Lead author biography

Shanshan Wang (MD) is a fellow cardiologist and an echocardiographer at the Second Affiliated Hospital of Soochow University.

Supplementary material

Supplementary material is available at European Heart Journal - Case Reports online.

Slide sets: A fully edited slide set detailing this case and suitable for local presentation is available online as Supplementary data.

Consent: The authors confirm that written consent for submission and publication of this case report including images and associated text has been obtained from the patient in line with COPE guidance.

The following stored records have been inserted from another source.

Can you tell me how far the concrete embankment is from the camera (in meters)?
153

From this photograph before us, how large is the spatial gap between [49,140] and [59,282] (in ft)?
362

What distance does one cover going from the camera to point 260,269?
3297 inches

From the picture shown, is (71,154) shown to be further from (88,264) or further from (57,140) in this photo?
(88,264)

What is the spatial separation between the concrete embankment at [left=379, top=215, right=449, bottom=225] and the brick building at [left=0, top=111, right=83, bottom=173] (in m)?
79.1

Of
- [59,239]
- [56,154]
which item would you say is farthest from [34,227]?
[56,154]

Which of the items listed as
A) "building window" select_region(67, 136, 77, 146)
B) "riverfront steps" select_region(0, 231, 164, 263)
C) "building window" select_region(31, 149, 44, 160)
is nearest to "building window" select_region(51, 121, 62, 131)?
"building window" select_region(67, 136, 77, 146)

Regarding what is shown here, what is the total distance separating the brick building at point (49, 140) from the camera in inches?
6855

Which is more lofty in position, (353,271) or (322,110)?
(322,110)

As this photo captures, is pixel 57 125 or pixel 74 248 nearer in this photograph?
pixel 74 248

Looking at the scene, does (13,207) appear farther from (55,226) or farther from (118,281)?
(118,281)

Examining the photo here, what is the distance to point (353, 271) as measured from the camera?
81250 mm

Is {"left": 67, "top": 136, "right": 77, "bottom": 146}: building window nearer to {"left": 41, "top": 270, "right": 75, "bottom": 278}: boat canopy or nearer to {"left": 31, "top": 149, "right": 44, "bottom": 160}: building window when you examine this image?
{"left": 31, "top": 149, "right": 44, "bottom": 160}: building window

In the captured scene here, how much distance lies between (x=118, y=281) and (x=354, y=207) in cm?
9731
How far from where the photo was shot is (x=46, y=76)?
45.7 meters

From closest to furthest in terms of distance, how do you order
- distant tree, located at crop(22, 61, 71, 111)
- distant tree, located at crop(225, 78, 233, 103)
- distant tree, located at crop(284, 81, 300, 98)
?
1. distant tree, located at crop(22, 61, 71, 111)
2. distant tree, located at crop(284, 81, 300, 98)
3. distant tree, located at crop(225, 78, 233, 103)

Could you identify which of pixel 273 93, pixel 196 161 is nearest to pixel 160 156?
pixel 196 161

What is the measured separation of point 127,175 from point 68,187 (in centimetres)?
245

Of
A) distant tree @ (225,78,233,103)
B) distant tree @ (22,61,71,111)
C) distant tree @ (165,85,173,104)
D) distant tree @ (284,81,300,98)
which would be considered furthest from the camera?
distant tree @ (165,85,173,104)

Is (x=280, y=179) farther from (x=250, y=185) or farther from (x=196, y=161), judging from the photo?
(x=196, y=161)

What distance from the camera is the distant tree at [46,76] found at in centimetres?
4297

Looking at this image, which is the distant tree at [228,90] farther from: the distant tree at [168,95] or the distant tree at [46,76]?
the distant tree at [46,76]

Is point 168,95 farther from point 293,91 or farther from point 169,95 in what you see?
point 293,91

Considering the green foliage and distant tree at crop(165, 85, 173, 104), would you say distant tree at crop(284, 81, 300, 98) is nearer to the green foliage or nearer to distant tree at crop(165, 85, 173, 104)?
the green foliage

Conflict of interest: None declared.

Funding: None declared.

Click here for additional data file.

Time	Events
12 months before	Patient developed oedema of her lower limbs.
Day 0	Upon admission, patient presented with obvious chest pain and dyspnoea.
Day 1	Transthoracic echocardiography showed pericardial effusion, enlarged left atria, abnormal myocardial segmental deformation, left ventricular hypertrophy, and pulmonary hypertension.
Day 10	Impression	POEMS syndrome diagnosed at clinic based on: polyneuropathy, monoclonal plasmaproliferative disorder, sclerotic bone lesions, elevated vascular endothelial growth factor (VEGF), organomegaly, oedema, endocrinopathy, and skin changes.
	Treatment	Bortezomib, dexamethasone, and diuretics
Day 18	Patient is discharged
One-month follow-up	Patient’s cardiac function had markedly improved, body weight had decreased by 10 kg, and oedema was obviously decreased.
Three-month follow-up	Echocardiography showed that the pericardial effusion was diminished, while cardiac function, left ventricular wall thickness, and systolic pulmonary artery pressure gradually returned to normal. Serum VEGF was significantly decreased, accompanied by the marked recovery of impaired nerve conduction. Serum and urinary light chain and M-protein levels became negative.

Table 1

Echocardiographic characteristics of the patient before and after treatment

Characteristics	Before treatment	After treatment
LAA (cm2)	21.5	15.3
EDV (mL)	96.3	84.3
ESV (mL)	46	29.6
LVEF (%)	52.2	64.9
IVSd (mm)	13	9.0
LVPWd (mm)	13	9.0
LVd mass index (g/m2)	181.6	97.5
FAC (%)	39	45
TAPSE (mm)	19.2	23
E/E′	14	8.1
GLS-Avg	−12.3%	−19.1%
PASP (mmHg)	46	21

EDV, end-diastolic volume; ESV, end-systolic volume; FAC, fractional area changes; GLS-Avg, global longitudinal strain-average; IVSd, inter-ventricular septum thickness at end-diastole; LAA, left atrium area; LVEF, left ventricular ejection fraction; LVPWd, left ventricular posterior wall thickness at end-diastole; PASP, pulmonary artery systolic pressure; TAPSE, tricuspid annular plane systolic excursion.